Nun ist Max ja ein Junge und auch die wilden Kerle sehen – soweit man das von Bilderbuchmonstern behaupten kann – eher männlich aus. Spricht das Thema eher Jungen an?

Spontan würde ich sagen: ja. In der Therapie konnte ich feststellen, dass Jungen häufiger auffällig werden und sich eher mit dem Grenzüberschreitenden identifizieren. Da stellt sich natürlich die Frage, inwiefern das kulturell geprägt ist oder aus inneren Motiven herrührt. Heutzutage sind Jungen ja eher verunsichert. Einerseits identifizieren sie sich mit dem Hinausgehen in die Welt und den wilderen Dingen. Andererseits wird von ihnen aber auch verlangt, dass sie sensibel und verständnisvoll sein sollen und damit einem modernen Männerbild entsprechen. Das macht es ihnen häufig besonders schwer, den Erwartungen der Umwelt gerecht zu werden.

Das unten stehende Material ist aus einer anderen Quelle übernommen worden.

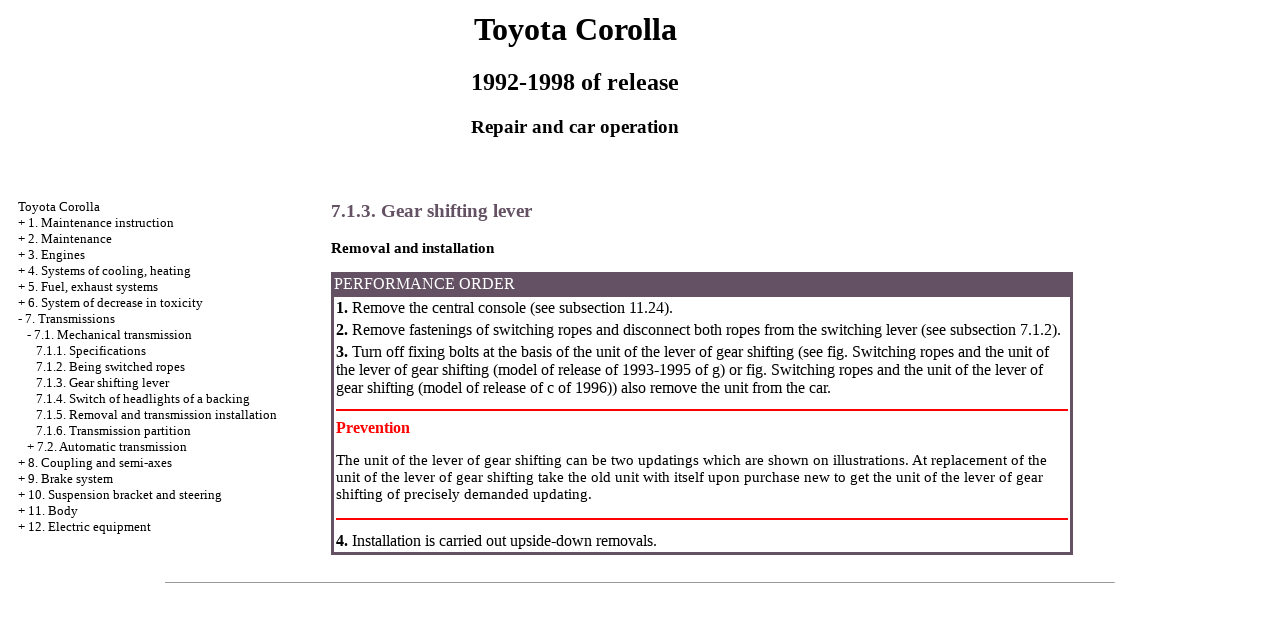

--- FILE ---
content_type: text/html; charset=UTF-8
request_url: http://britzaza.ru/html/7_1_3.htm
body_size: 4797
content:
<HTML>
<HEAD>
<title>Repair and Toyota Corolla car operation - 7.1.3. Gear shifting lever//Toyota Corolla of 1992-1998 / </title>
<meta http-equiv="Content-Type" content="text/html; charset=windows-1251"/>



<link rel="STYLESHEET" href="../a.css">



</HEAD>
<BODY text="#000000" bgcolor="#FFFFFF" link="#003366" vlink="#747F91" alink="#336655">





<table align="center" border="0" width="99%">
<tr>
<td align="center" width="240">
<a href="../index.htm"><imgzx  src="../toyota-logo.jpg" height="150" border="0"></a></td>
<td align="center">
<h1>Toyota Corolla</h1>
<h2>1992-1998 of release</h2>
<h3>Repair and car operation</h3>
</td>
<td align="center" width="370">
<imgzx  src="../toyota-corolla.jpg" height="150" border="0"></td>
</tr>
</table>
<table align="center" border="0" width="99%">
<tr>
<td width="250" align="left" valign="top">
<br><br>
<font size="-1">
<a href="../index.htm">Toyota Corolla</a><br> + <a href="1_0.htm">1. Maintenance instruction</a> <br>  + <a href="2_0.htm">2. Maintenance</a> <br>  + <a href="3_0.htm">3. Engines</a> <br>  + <a href="4_0.htm">4. Systems of cooling, heating</a> <br>  + <a href="5_0.htm">5. Fuel, exhaust systems</a> <br>  + <a href="6_0.htm">6. System of decrease in toxicity</a> <br>  - <a href="7_0.htm">7. Transmissions</a> <br>  &nbsp;&nbsp;&nbsp;- <a href="7_0.htm">7.1. Mechanical transmission</a> <br>  &nbsp;&nbsp;&nbsp;&nbsp;&nbsp;&nbsp;<a href="7_1_1.htm">7.1.1. Specifications</a> <br>  &nbsp;&nbsp;&nbsp;&nbsp;&nbsp;&nbsp;<a href="7_1_2.htm">7.1.2. Being switched ropes</a> <br>  &nbsp;&nbsp;&nbsp;&nbsp;&nbsp;&nbsp;<a href="7_1_3.htm">7.1.3. Gear shifting lever</a> <br>  &nbsp;&nbsp;&nbsp;&nbsp;&nbsp;&nbsp;<a href="7_1_4.htm">7.1.4. Switch of headlights of a backing</a> <br>  &nbsp;&nbsp;&nbsp;&nbsp;&nbsp;&nbsp;<a href="7_1_5.htm">7.1.5. Removal and transmission installation</a> <br>  &nbsp;&nbsp;&nbsp;&nbsp;&nbsp;&nbsp;<a href="7_1_6.htm">7.1.6. Transmission partition</a> <br>  &nbsp;&nbsp;&nbsp;+ <a href="7_2.htm">7.2. Automatic transmission</a> <br>  + <a href="8_0.htm">8. Coupling and semi-axes</a> <br>  + <a href="9_0.htm">9. Brake system</a> <br>  + <a href="10_0.htm">10. Suspension bracket and steering</a> <br>  + <a href="11_0.htm">11. Body</a> <br>  + <a href="12_0.htm">12. Electric equipment</a> <br> 

</font>
<!--160-600-left//-->





<br><br>
<span class="comment">








<div class="mads-block"></div><!--4fe5f007-->






<!-- l -->


<script type="text/javascript">
<!--
var _acic={dataProvider:10};(function(){var e=document.createElement("script");e.type="text/javascript";e.async=true;e.src="https://www.acint.net/aci.js";var t=document.getElementsByTagName("script")[0];t.parentNode.insertBefore(e,t)})()
//-->
</script>

</span>





       

</td>
<td width="600" align="left" valign="top">

<!--728-15//-->
<br>
</div>

<font color="#645264">
<H3><a name="7.1.3">7.1.3. Gear shifting lever</a></H3>
</font>
<p><b>Removal and installation</b></p>
<table width="100%" border="0" bgcolor="#645264">
 <tr>
 <td> <font color="#FFFFFF"> PERFORMANCE ORDER </font> </td>
 </tr>
 <tr>
 <td>
 <table cellspacing=0 border=0 cellpadding=2 bgcolor="#FFFFFF" width=100%>
 <tr>
 <td valign="top" > <b>1.</b> Remove the central console (see <a href="11_24.htm#11_24_a">subsection 11.24</a>).</td>
 </tr>
 <tr>
 <td valign="top"> <b>2.</b> Remove fastenings of switching ropes and disconnect both ropes from the switching lever (see <a href="7_1_2.htm#7_1_2_z">subsection 7.1.2</a>). </td>
 </tr>
 <tr>
 <td valign="top" > <b>3.</b> Turn off fixing bolts at the basis of the unit of the lever of gear shifting (see fig. <a href="7_1_2.htm#7_1_2_q">Switching ropes and the unit of the lever of gear shifting (model of release of 1993-1995 of g)</a> or fig. <a href="7_1_2.htm#7_1_2_a">Switching ropes and the unit of the lever of gear shifting (model of release of c of 1996)</a>) also remove the unit from the car.</td>
 </tr>
 <tr>
 <td valign="top">
 <hr color = "red">
 <b><font color="RED">Prevention</font></b> 
 <p><imgzx  border="0" src="2.gif" width="11" height="10"> The unit of the lever of gear shifting can be two updatings which are shown on illustrations. At replacement of the unit of the lever of gear shifting take the old unit with itself upon purchase new to get the unit of the lever of gear shifting of precisely demanded updating.</p>
 <hr color = "red">
 </td>
 </tr>
 <tr>
 <td valign="top"><b>4.</b> Installation is carried out upside-down removals.</td>
 </tr>
 </table>
 </td>
 </tr>
</table>
</td>
<td width="150" align="left" valign="top">
<br>
<br>
<div align="center">
      <!-- 1 -->




<br><br>


<!--160-600r//-->

       



<p style="margin-top:60px;clear:both">
</td>
</tr>
</table>
</font>

<hr width="75%" size="1">
<br>







  


</body>
</html>


--- FILE ---
content_type: text/css
request_url: http://britzaza.ru/a.css
body_size: 1893
content:
body{font-family: "tahoma", Times, serif; font-size: 15px; color: Black}

p {font-size: 15px}
ol {font-size: 15px}
dir {font-size: 15px}

.ttl1 {font-family: Arial, Helvetica, Tahoma, Verdana, Geneva, sans-serif; color: #51B963; font-size: 28px; font-weight: normal}
.ttl2 {font-family: Arial, Helvetica, Tahoma, Verdana, Geneva, sans-serif; color: #1D782E; font-size: 25px;  font-weight: normal}
.ttl3 {font-family: Arial, Helvetica, Tahoma, Verdana, Geneva, sans-serif; color: #02400C; font-size: 21px; font-weight: normal}
.ttl4 {font-family: Arial, Helvetica, Tahoma, Verdana, Geneva, sans-serif; color: #001D05; font-size: 17px; font-weight: bold}
.ttl5 {font-family: Arial, Helvetica, Tahoma, Verdana, Geneva, sans-serif; color: #000000; font-size: 15px; font-weight: bold}

.tableheader {font-family: Arial, Helvetica, Tahoma, Verdana, Geneva, sans-serif; color: #ffffff; font-size: 13px; font-weight: bold}
.warning {font-family: Arial, Helvetica, Tahoma, Verdana, Geneva, sans-serif; color: #ff0000; font-size: 13px; font-weight: bold}
.attention {font-family: Arial, Helvetica, Tahoma, Verdana, Geneva, sans-serif; color: #000000; font-size: 13px; font-weight: bold}
.about {font-family: Arial, Helvetica, Tahoma, Verdana, Geneva, sans-serif; color: #ffffff; font-size: 13px; font-weight: bold}
.comment {font-family: Tahoma, sans-serif; font-size: 8px;}

A:link {text-decoration: none; color: #000000}
A:visited {text-decoration: none; color: #A6A6A6}
A:activ {text-decoration: none; color: red}
A:hover {text-decoration: underline; color: #127C26}

A.about:link {text-decoration: none; color: #000000}
A.about:visited {text-decoration: none; color: #BED7C3}
A.about:activ {text-decoration: underline; color: #BED7C3}
A.about:hover {text-decoration: underline; color: #BED7C3}

.illustration {
	font-family: "Times New Roman", Times, serif;
	font-size: 15px;
	font-style: italic;
}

Nun wird Zum Filmarchiv: "Wo die wilden Kerle wohnen" unter dem Motto "In jedem von uns steckt einer" auch als Film für Erwachsene beworben. Rumoren denn die wilden Kerle auch nach der Kindheit noch in uns?

Natürlich trägt auch jeder Erwachsene alles mit sich herum, was er in seiner Kindheit erfahren hat. Insofern ist es ja kein Zufall, dass ein Kinderbuch, das nach 42 Jahren verfilmt wird, auch so viel Aufmerksamkeit in der Erwachsenenwelt auf sich zieht. Denn die Erwachsenen erkennen natürlich ihre Erfahrungen wieder.

Für den Spielfilm wurden Handlung, Dramaturgie und Dialoge von Regisseur Spike Jonze kräftig ausgeschmückt. Inwiefern verändert dies den Deutungsraum des Buchs?

Nun, ich kenne den Film noch nicht. Aber natürlich bleibt beispielsweise bei solch ausgefeilten Dialogen auf der einen Seite weniger Raum für die Fantasiearbeit. Auf der anderen Seite kann ich mir vorstellen, dass in den Film zusätzliche Gesichtspunkte eingebracht wurden und dass natürlich auch die Handlung in die heutige Zeit transportiert wurde. Das Buch ist ja fast ein halbes Jahrhundert alt, heute sind Dinge relevant, die es damals nicht waren. Und vielleicht trägt das Ausschmücken mit dazu bei, aus einer zeitlosen Geschichte einen zeitgemäßen Film zu machen.